In the comparison we seek, it is sufficient to compare the numerators of Eqs. (3) and (4), as will become clear shortly. Thus, let us begin by looking at the numerator in Eq. (3), which is the covariance between the product score and one of its components, X₁, when X₁ and X₂ are in their original (uncentered) form.

It has been shown that the covariance between a product score and another variable may be written as follows (under multivariate normality, Arnold & Evans, 1979; Bohrnstedt & Goldberger, 1969; Goodman, 1960):

$$ cov\left( AB,C\right)=\upvarepsilon (A)cov\left(B,C\right)+\upvarepsilon (B)cov\left(A,C\right). $$

(5)

The notation ε(A) stands for the expected value of all A’s in the population distribution; alternatively, μ_A. Thus, for our purposes, the numerator in Eq. (3) may be written as:

$$ cov\left(\left({X}_1{X}_2\right),{X}_1\right)=\upvarepsilon \left({X}_1\right)cov\left({X}_1,{X}_2\right)+\upvarepsilon \left({X}_2\right)cov\left({X}_1,{X}_1\right). $$

(6)

Note that the last term in Eq. (6) is actually a variance, hence:

$$ cov\left(\left({X}_1{X}_2\right),{X}_1\right)=\upvarepsilon \left({X}_1\right)cov\left({X}_1,{X}_2\right)+\upvarepsilon \left({X}_2\right)var\left({X}_1\right). $$

(7)

For comparison, let’s next consider the numerator of Eq. (4), which is the covariance of the product score and one of its components when the predictor variables have been mean centered. According to Eq. (5), the covariance between $ \left({X}_1-{\overline{X}}_1\right)\left({X}_2-{\overline{X}}_2\right) $ and $ \left({X}_1-{\overline{X}}_1\right) $ may be written as:

$$ \begin{array}{l}cov\left(\left(\left({X}_1-{\overline{X}}_1\right)\left({X}_2-{\overline{X}}_2\right)\right),\left({X}_1-{\overline{X}}_1\right)\right)\\ {}=\upvarepsilon \left(\left({X}_1-{\overline{X}}_1\right)\right)cov\left(\left({X}_1-{\overline{X}}_1\right),\left({X}_2-{\overline{X}}_2\right)\right)+\upvarepsilon \left(\left({X}_2-{\overline{X}}_2\right)\right)var\left(\left({X}_1-{\overline{X}}_1\right)\right).\end{array} $$

(8)

At this point, the easy observation is made that the covariance in (the left side of) Eq. (8) is expected to be zero because the expected values of deviations for X₁ is zero, $ \upvarepsilon \left(\left({X}_1-{\overline{X}}_1\right)\right)=0 $, as is that for X₂, $ \upvarepsilon \left(\left({X}_2-{\overline{X}}_2\right)\right)=0 $ for normally distributed variables, (see Appendix 1 for the proof). Of course, the fact that the expected (or average) values of these mean centered variables are zero does not imply that in any given data set the covariance (and hence the correlation) will be precisely zero. However, on average, the covariances (and correlations) will be zero.

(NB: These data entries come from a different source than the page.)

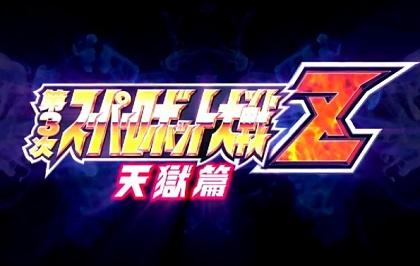 《第三次超级机器人大战z天狱篇》发售日确定
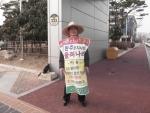 이틀째 시위중인 소방발전협의회 송인웅 고문
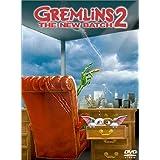 グレムリン 2 - 新・種・誕・生 - 特別版 [DVD]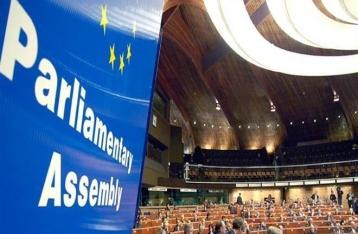 ПАСЕ: ЕС недооценивает масштабы кризиса в Украине
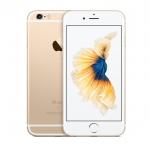 Apple iPhone 6s 16GB (Gold) ประกันศูนย์ Apple Care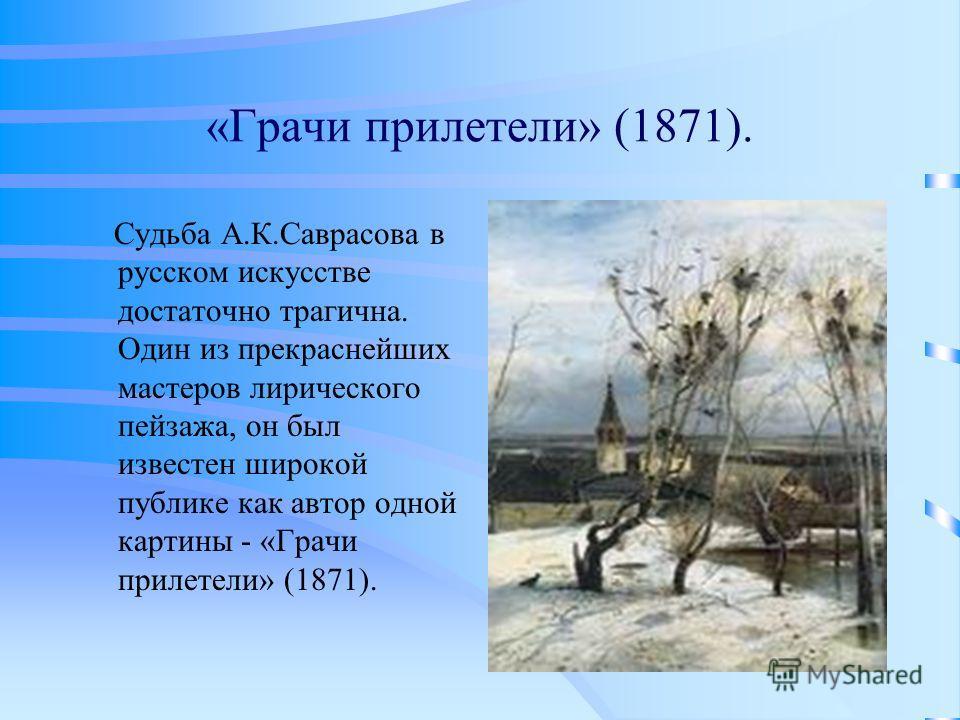 Творчество А.К. Саврасова. Без воздуха пейзаж - не пейзаж! Сколько в пейзаж березок или елей ни сажай, что ни придумывай, если воздух не напишешь - значит пейзаж дрянь. (Саврасов А.К.)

Thus, if the expected value of the covariance between $ \left({X}_1-{\overline{X}}_1\right)\left({X}_2-{\overline{X}}_2\right) $ and $ \left({X}_1-{\overline{X}}_1\right) $ is zero, then in all likelihood, the correlation in Eq. (4) among centered predictors will be reduced compared to the correlation in Eq. (3) among the original (uncentered) predictors. Therefore we may conclude that, yes, from this micro perspective, mean centering helps to reduce the micro form of multicollinearity.

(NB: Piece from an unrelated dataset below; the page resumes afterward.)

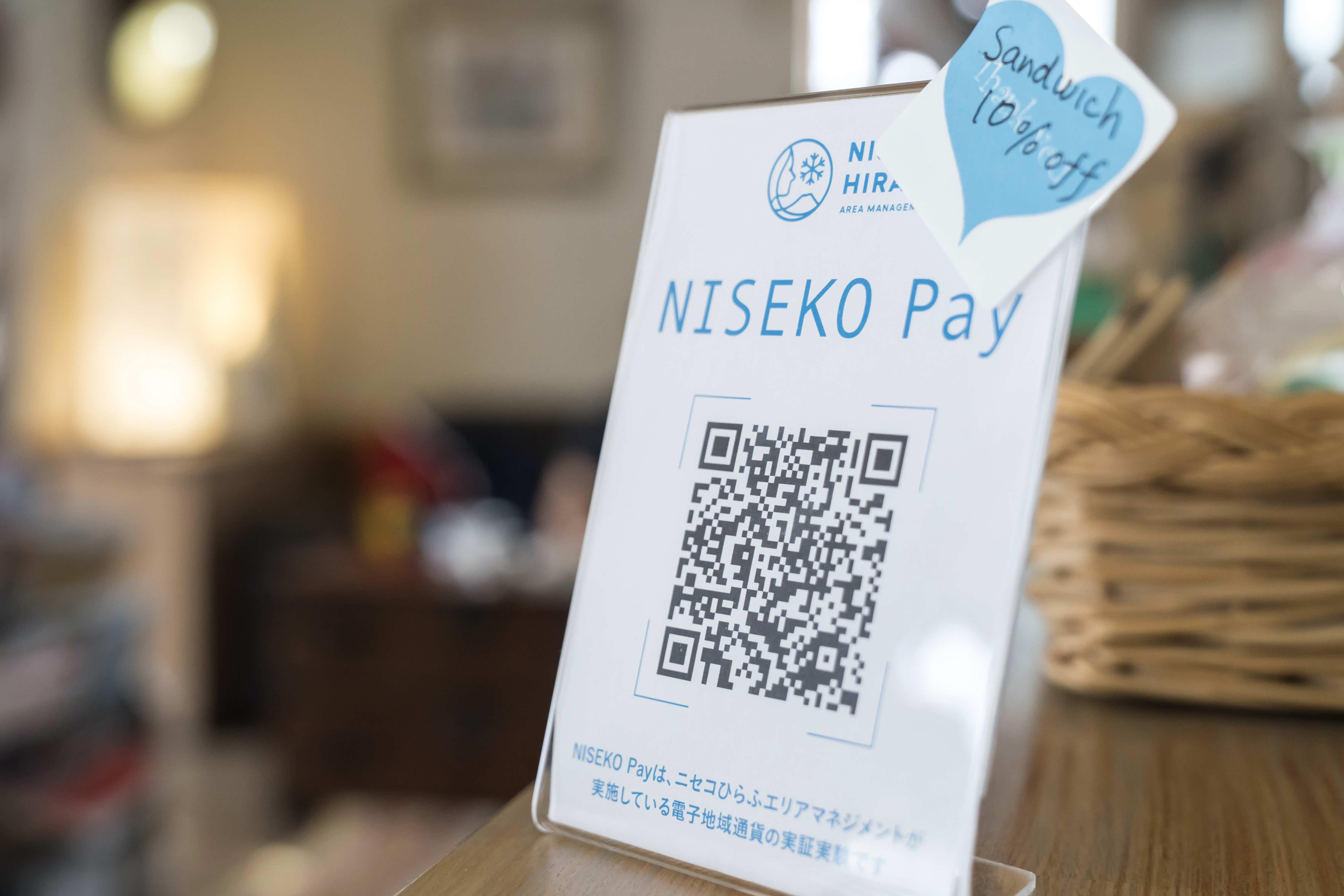 北海道ニセコで電子地域通貨の実証実験、今年は観光客に対象拡大、ブロックチェーン技術を活用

It is also important to note that mean centering variables does not change the nature of the relationships between any variable in the set that does not include the product term. That is, any correlation among {X ₁, X ₂, Y} will be the same as the correlation between the corresponding variables $ \left\{\left({X}_1-{\overline{X}}_1\right),\left({X}_2-{\overline{X}}_2\right),Y\right\} $ (see Appendix 2 for the proof). As Dunlap and Kemery (1987, p. 420) say, “the intercorrelations among [the] original variables are unchanged, whereas the correlations involving cross-product terms are reduced dramatically.” Specifically, $ {r}_{X_1,{X}_2}={r}_{\left({X}_1-{\overline{X}}_1\right),\left({X}_2-{\overline{X}}_2\right)} $, $ {r}_{X_1,Y}={r}_{\left({X}_1-{\overline{X}}_1\right),Y} $, and $ {r}_{X_2,Y}={r}_{\left({X}_2-{\overline{X}}_2\right),Y} $.

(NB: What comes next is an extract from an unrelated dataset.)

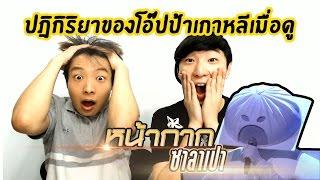 보고싶다 (Bogoshipda) I Miss You - หน้ากากซาลาเปา | THE MASK SINGER 2 THAILAND ปฏิกิริยาคนเกาหลี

At this point, these relationships have been proven, but it might also help to see an illustration. Table 1 shows a random sample of 30 observations for three variables drawn from a multivariate normal population with correlation parameters ρ_X1,Y = 0.6, ρ_X2,Y = 0.6, and ρ_X1,X2 = 0.3 (though the relationships and equalities we are about to illustrate are replicable on any of the reader’s own available datasets). Table 2 shows the correlations among these two predictors, X₁ and X₂, their product score, and the dependent variable. The correlation matrices are presented in both their original form and after the two main effect predictors had been mean centered (prior to the computation of the product score). Note that the equalities stated previously hold: $ {r}_{X_1,{X}_2}={r}_{\left({X}_1-{\overline{X}}_1\right),\left({X}_2-{\overline{X}}_2\right)} $ = 0.278, $ {r}_{X_1,Y}={r}_{\left({X}_1-{\overline{X}}_1\right),Y} $ = 0.587, and $ {r}_{X_2,Y}={r}_{\left({X}_2-{\overline{X}}_2\right),Y} $ = 0.665.

Table 1 Illustration data

Full size table

Table 2 Comparative correlations

Full size table

In these results, we see that researchers are correct in asserting that micro multicollinearity is lessened by mean centering (e.g., Irwin & McClelland, 2001; Jaccard, Wan, & Turrisi, 1990; Smith & Sasaki, 1979). Specifically, correlations involving a product score based on centered variables like those in Eq. (4) in the right-hand side of Table 2 tend to be smaller than their uncentered counterparts like the correlations in Eq. (3) in the left-hand side of Table 2; we see that $ {r}_{\left(\left({X}_1-{\overline{X}}_1\right.\right)\left(\left.{X}_2-{\overline{X}}_2\right)\right),\left({X}_1-{\overline{X}}_1\right)} $ < $ {r}_{\left({X}_1{X}_2\right),X1} $, as -0.167 < 0.759 (the magnitude is lessened, regardless of the sign change, and the correlation is not significantly different from zero). Similarly, $ {r}_{\left(\Big({X}_1-{\overline{X}}_1\right)\left({X}_2-{\overline{X}}_2\right)\Big),\left({X}_2-{\overline{X}}_2\right)} $ < $ {r}_{\left({X}_1{X}_2\right),X2} $, as 0.082 < 0.818.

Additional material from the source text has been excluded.